Pendaftaran hak atas tanah adat menurut ketentuan PP
No. 24 Tahun 1997 adalah sebelum didaftarkan harus dikonversi terlebih dahulu.
Terhadap hak atas tanah adat yang memiliki bukti-bukti tertulis atau tidak
tertulis dimana pelaksanaan konversi dilakukan oleh Panitia Pendaftaran
ajudikasi yang bertindak atas nama Kepala Kantor Pertanahan Nasional, prosesnya
dilakukan dengan penegasan hak sedangkan terhadap hak atas tanah adat yang
tidak mempunyai bukti dilakukan dengan proses pengakuan hak.
B. Saran
1. Agar supaya pemasyarakat UUPA terus dilakukan sehingga
masyarakat mengetahui secara baik tentang peraturan pertanahan.
2. Perlu penyuluhan hukum yang sifatnya terpadu yang
dilakukan pihak Badan Pertanahan Nasional secara mandiri sehingga masyarakat
akan mengerti pentingnya sertifikat.
3. Dengan berlakunya PP No. 24 Tahun 1997 hendaknya
pendaftaran tanah di Indonesia bukan diutamakan di daerah perkotaan tetapi
pendaftaran hendaknya dilakukan di desa terutama desa tingkat ekonomi lemah.
DAFTAR PUSTAKA
Abdurrahman, 1983, Tebaran
Pikiran Mengenai Hukum Agraria, Alumni Bandung.
Bachtiar Efendie, 1983, Pendaftaran
Tanah di Idonesia dan Peraturan Pelaksananya, Alumni, Bandung.
Fausi Riduan, 1982, Hukum
Tanah Adat Multi Disiplin Pembudayaan Pancasila, Dewaruci Press, Jakarta.
Harsono Budi, 1960, UUPA Bagian
Pertama Jilid Pertama, Penerbit Kelompok Belajar “ESA”, Jakarta.
Parlindungan A.P, 1989, Hak
Pengelolaan Menurut Sistem UUPA, Penerbit Mandar Maju, Bandung.
____________, 1990, Komentar
atas UUPA, Penerbit Alumni, Bandung.
____________, 1990, Konversi
Hak-hak atas Tanah, Penerbit Mandar Maju, Bandung.
____________, 1990, Pendaftaran
Tanah di Indonesia, Penerbit Mandar Maju, Bandung.

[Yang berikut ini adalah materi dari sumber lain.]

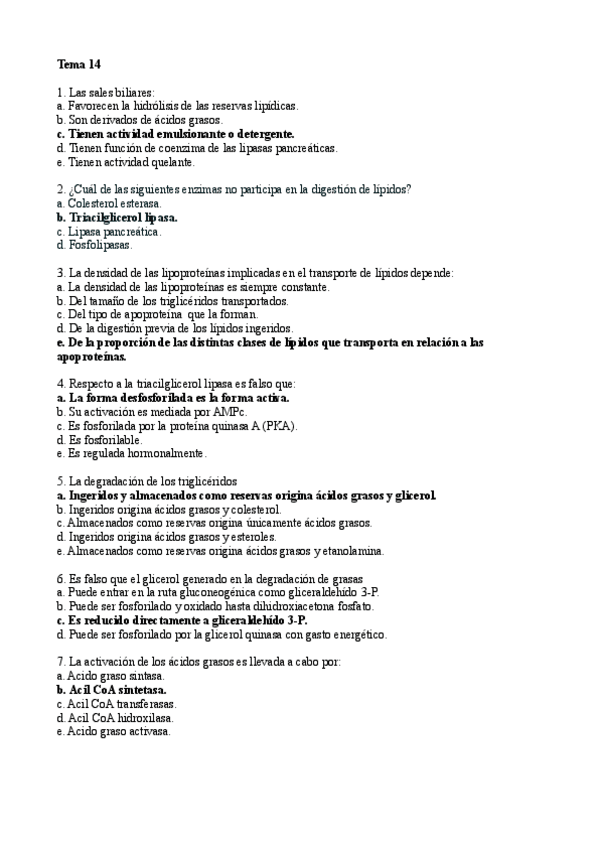 Tema 14

1. Las sales biliares:
a. Favorecen la hidrólisis de las reservas lipídicas.
b. Son derivados de ácidos grasos.
c. Tienen actividad emulsionante o detergente.
d. Tienen función de coenzima de las lipasas pancreáticas.
e. Tienen actividad quelante.

2. ¿Cuál de las siguientes enzimas no participa en la digestión de lípidos?
a. Colesterol esterasa.
b. Triacilglicerol lipasa.
c. Lipasa pancreática.
d. Fosfolipasas.

3. La densidad de las lipoproteínas implicadas en el transporte de lípidos depende:
a. La densidad de las lipoproteínas es siempre constante.
b. Del tamaño de los triglicéridos transportados.
c. Del tipo de apoproteína que la forman.
d. De la digestión previa de los lípidos ingeridos.
e. De la proporción de las distintas clases de lípidos que transporta en relación a las apoproteínas.

4. Respecto a la triacilglicerol lipasa es falso que:
a. La forma desfosforilada es la forma activa.
b. Su activación es mediada por AMPc.
c. Es fosforilada por la proteína quinasa A (PKA).
d. Es fosforilable.
e. Es regulada hormonalmente.

5. La degradación de los triglicéridos
a. Ingeridos y almacenados como reservas origina ácidos grasos y glicerol.
b. Ingeridos origina ácidos grasos y colesterol.
c. Almacenados como reservas origina únicamente ácidos grasos.
d. Ingeridos origina ácidos grasos y esteroles.
e. Almacenados como reservas origina ácidos grasos y etanolamina.

6. Es falso que el glicerol generado en la degradación de grasas
a. Puede entrar en la ruta gluconeogénica como gliceraldehído 3-P.
b. Puede ser fosforilado y oxidado hasta dihidroxiacetona fosfato.
c. Es reducido directamente a gliceraldehído 3-P.
d. Puede ser fosforilado por la glicerol quinasa con gasto energético.

7. La activación de los ácidos grasos es llevada a cabo por:
a. Acido graso sintasa.
b. Acil CoA sintetasa.
c. Acil CoA transferasas.
d. Acil CoA hidroxilasa.
e. Acido graso activasa.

____________, 1990, Berakhirnya
Hak-hak atas Tanah Menurut Sistem UUPA, Penerbit Mandar Maju, Bandung.
____________, 1991, Landreform
di Indonesia Suatu Perbandingan, Penerbit Mandar Maju, Bandung.
Ruchiyat Eddy, 1986, Politik
Pertanahan Sebelum dan Sesudah Berlakunya UUPA, Penerbit Alumni, Bandung.